In a short, by SCOTUS standards ruling (3 pages), the majority not only granted Davis a rehearing of his Habeas claims on new evidence, they framed the concurrence to the majority decision as a slap at Justice Scalia. Ouch.
Scalia, shrinking violet he is, fired right back in a sharp dissent:
Today this Court takes the extraordinary step—one not taken in nearly 50 years—of instructing a district court to adjudicate a state prisoner’s petition for an original writ of habeas corpus. The Court proceeds down this path even though every judicial and executive body that has examined petitioner’s stale claim of innocence has been unpersuaded, and (to make matters worst) even though it would be impossible for the District Court to grant any relief. Far from demonstrating, as this Court’s Rule 20.4(a) requires, “exceptional circumstances” that “warrant the exercise of the Court’s discretionary powers,” petitioner’s claim is a sure loser. Transferring his petition to the District Court is a confusing exercise that can serve no purpose except to delay the State’s execution of its lawful criminal judgment. I respectfully dissent.
Scalia is right, this particular form of relief is exceedingly rare (that is the only thing he is right about here). What is even more shocking is that it got done in this case, with this court, at this time. While Davis’ family and attorneys maintained their optimism relief would be granted, scant few other folks experienced in these things did including, quite frankly, me. Sonia Sotomayor did not participate, so the majority had to find five votes somewhere, and this is a real head scratcher. The majority opinion was unsigned, but an attached concurring opinion was noted as "Justice Stevens, with whom Justice Ginsburg and Justice Breyer join, concurring". Thomas, predictably, tagged along with Nino on the dissent. That would appear to mean the majority found two more votes for Davis among Kennedy, Alito and Roberts.

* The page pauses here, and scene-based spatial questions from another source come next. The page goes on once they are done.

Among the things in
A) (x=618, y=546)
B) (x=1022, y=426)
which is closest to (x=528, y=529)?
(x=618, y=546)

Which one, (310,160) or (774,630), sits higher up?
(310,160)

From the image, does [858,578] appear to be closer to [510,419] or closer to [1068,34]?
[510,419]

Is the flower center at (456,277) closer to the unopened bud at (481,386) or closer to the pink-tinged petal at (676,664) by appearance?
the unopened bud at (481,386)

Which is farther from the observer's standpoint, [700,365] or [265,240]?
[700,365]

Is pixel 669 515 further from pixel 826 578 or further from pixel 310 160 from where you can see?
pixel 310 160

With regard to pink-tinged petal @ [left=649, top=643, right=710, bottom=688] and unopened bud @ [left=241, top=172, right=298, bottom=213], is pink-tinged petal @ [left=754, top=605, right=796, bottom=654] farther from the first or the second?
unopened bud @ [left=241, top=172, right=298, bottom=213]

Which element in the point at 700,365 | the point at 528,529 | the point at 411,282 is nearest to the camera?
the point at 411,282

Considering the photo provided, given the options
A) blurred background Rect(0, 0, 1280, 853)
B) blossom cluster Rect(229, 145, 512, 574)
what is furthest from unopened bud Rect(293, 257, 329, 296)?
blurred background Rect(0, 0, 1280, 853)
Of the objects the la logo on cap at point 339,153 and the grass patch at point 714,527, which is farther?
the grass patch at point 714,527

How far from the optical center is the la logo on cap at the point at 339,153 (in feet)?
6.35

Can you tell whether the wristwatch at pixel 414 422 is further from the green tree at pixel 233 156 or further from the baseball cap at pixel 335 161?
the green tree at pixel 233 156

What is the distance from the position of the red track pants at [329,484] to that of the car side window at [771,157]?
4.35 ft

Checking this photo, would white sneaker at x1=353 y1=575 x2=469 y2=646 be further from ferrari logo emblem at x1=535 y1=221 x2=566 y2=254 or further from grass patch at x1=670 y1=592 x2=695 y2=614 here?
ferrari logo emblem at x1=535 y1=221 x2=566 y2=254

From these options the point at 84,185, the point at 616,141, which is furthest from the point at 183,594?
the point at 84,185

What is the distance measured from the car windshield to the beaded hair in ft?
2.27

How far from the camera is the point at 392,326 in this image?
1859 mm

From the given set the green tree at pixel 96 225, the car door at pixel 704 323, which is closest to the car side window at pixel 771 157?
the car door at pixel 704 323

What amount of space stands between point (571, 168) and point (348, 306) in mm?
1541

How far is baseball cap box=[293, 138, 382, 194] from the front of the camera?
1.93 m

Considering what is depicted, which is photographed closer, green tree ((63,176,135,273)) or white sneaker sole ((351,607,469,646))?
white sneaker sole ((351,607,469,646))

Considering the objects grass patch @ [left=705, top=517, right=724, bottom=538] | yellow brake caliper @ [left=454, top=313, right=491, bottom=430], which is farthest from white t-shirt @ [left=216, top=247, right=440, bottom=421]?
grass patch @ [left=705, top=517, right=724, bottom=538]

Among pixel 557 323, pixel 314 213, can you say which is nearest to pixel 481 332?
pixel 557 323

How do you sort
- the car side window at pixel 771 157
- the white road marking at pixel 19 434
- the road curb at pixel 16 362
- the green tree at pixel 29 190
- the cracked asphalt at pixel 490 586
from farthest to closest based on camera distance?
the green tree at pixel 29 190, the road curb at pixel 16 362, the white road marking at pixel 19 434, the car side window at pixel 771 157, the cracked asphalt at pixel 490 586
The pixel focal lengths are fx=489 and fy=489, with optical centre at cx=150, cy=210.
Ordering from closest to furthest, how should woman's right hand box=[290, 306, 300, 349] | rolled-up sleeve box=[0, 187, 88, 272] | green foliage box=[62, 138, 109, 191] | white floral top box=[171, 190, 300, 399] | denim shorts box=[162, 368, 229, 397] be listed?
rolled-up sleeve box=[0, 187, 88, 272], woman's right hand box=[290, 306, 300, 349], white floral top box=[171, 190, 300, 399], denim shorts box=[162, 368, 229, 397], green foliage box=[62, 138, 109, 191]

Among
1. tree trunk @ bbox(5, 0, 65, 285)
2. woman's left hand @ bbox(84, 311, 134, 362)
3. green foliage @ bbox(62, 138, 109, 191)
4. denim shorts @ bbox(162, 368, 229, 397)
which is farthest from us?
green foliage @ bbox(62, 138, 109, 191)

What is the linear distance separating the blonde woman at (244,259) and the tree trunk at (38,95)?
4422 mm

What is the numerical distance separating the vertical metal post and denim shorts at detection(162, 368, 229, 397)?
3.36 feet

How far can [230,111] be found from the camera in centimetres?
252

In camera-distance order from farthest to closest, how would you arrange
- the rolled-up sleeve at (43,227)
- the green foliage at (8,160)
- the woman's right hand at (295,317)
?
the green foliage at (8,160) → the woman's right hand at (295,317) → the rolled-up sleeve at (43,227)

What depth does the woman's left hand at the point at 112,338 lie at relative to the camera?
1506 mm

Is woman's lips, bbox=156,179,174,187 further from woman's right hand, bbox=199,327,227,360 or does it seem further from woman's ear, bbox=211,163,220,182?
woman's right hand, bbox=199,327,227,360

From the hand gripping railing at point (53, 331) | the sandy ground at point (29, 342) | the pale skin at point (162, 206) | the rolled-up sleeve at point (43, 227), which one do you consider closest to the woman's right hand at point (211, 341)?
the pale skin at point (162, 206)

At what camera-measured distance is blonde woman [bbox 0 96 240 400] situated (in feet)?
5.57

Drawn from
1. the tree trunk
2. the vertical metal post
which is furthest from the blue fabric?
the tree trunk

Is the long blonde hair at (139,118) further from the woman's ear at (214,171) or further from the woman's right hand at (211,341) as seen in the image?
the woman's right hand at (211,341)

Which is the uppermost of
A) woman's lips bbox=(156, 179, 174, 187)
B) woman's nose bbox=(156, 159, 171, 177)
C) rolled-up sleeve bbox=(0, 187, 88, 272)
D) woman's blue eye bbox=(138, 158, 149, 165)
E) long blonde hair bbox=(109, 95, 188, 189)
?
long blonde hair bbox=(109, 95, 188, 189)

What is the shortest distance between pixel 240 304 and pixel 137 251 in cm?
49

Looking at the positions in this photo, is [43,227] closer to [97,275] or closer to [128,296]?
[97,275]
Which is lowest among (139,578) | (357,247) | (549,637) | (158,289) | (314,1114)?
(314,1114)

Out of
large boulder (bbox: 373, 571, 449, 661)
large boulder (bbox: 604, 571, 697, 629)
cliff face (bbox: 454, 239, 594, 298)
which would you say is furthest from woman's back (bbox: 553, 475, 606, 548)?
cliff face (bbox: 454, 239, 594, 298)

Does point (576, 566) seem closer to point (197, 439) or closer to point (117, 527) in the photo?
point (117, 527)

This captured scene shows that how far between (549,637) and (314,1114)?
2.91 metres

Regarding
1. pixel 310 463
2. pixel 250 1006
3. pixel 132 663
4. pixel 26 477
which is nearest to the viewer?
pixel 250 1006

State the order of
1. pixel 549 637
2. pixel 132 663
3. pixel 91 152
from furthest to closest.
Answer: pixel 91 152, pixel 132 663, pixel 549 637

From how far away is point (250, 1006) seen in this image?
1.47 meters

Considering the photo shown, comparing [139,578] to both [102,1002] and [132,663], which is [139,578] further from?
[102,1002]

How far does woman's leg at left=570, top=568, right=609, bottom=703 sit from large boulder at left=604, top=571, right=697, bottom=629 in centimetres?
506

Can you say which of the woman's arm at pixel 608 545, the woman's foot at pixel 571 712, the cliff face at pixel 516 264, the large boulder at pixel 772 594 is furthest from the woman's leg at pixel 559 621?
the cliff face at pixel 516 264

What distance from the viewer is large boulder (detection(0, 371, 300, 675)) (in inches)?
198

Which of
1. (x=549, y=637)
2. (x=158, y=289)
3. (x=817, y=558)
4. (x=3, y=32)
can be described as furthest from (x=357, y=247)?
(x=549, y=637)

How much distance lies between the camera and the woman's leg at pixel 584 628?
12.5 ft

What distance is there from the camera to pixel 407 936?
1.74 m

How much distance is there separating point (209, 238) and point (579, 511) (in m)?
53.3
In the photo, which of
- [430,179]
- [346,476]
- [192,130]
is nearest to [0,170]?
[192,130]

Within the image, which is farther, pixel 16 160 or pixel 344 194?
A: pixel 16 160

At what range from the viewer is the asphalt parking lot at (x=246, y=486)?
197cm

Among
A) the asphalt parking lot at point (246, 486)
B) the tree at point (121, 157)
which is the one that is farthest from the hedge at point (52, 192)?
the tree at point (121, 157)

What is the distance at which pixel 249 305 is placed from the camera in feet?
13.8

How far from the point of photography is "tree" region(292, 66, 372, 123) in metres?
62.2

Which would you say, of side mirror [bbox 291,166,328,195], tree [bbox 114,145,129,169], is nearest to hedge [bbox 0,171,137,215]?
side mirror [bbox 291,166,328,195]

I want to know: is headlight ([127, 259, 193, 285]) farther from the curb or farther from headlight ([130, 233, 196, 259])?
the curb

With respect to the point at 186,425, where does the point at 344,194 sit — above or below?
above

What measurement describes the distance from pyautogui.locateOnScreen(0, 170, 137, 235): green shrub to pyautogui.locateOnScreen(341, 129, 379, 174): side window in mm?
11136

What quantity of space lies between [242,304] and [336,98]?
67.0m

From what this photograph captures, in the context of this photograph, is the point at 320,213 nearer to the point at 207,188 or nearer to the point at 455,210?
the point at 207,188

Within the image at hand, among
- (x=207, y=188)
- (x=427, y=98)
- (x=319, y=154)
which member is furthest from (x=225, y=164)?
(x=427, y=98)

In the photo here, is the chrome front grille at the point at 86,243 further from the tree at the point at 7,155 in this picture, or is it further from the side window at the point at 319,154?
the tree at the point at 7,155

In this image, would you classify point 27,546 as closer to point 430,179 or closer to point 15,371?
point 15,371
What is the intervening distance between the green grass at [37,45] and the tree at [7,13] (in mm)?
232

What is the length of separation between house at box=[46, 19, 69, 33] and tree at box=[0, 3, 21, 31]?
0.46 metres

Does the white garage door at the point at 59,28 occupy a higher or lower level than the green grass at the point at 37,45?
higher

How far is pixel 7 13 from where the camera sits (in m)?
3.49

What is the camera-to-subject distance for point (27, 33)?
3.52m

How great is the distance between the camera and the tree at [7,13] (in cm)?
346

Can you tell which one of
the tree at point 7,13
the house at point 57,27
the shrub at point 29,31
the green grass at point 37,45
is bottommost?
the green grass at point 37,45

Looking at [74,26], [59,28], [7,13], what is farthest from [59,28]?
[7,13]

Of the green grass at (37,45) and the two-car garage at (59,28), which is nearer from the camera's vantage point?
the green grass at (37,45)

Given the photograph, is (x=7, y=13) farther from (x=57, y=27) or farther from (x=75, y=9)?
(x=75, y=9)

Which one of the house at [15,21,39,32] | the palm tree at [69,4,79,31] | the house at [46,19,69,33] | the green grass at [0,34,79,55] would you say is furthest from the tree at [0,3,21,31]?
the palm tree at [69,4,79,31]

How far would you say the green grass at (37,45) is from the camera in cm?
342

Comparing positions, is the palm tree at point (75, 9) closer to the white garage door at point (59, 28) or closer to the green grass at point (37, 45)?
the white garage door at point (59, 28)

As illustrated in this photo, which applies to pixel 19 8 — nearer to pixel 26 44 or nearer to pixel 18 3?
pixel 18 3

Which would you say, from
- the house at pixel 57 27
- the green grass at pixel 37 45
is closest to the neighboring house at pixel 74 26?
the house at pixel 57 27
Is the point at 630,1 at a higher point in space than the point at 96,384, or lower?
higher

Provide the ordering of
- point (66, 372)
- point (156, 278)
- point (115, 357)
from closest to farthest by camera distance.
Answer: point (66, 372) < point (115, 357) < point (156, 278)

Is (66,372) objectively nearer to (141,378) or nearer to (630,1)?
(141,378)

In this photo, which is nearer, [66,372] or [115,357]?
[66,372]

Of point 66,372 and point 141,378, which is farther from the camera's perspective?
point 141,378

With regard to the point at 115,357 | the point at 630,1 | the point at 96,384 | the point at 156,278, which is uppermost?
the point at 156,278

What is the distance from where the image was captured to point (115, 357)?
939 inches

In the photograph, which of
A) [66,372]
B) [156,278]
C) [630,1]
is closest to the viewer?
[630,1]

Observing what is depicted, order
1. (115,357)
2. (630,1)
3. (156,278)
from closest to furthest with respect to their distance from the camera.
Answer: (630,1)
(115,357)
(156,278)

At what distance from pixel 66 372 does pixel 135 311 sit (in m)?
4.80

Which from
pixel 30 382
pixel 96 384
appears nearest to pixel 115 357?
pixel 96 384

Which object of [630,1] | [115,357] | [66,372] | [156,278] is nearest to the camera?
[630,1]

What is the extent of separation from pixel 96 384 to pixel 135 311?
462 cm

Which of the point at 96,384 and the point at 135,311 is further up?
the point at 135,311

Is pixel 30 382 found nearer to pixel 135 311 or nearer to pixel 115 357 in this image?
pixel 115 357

Now that is shocking.
In the prior post, I quoted a NYT article discussing Judge Rosemary Barkett of the 11th Circuit in Atlanta, who was one of the many judges coming out with dissenting opinions blistering the egregious Antiterrorism and Effective Death Penalty Act of 1996:
In April, Judge Rosemary Barkett of the United States Court of Appeals for the 11th Circuit, in Atlanta, complained of the law’s “thicket of procedural brambles.” Dissenting from a decision by her colleagues, Judge Barkett noted that seven of the nine witnesses in the murder trial of Troy Davis, a death row inmate in Georgia, had recanted their testimony. To execute Mr. Davis without fully considering that evidence would be “unconscionable and unconstitutional,” wrote Judge Barkett, who has voted in more than 200 other cases to uphold the death penalty.
The voices are now more than mere dissents. While not directly overruling or attacking the Antiterrorism and Effective Death Penalty Act of 1996, the majority in Davis sure indicated problems with it. Good. I have always felt Sonia Sotomayor was very pro law and order, and correspondingly weak on cases like this; that was my main objection to her nomination. It will be interesting to see how she votes when this issue next gets in front of The Supremes, and that is likely to be soon giving the contentiousness of Scalia’s dissent and the unusual majority in Davis.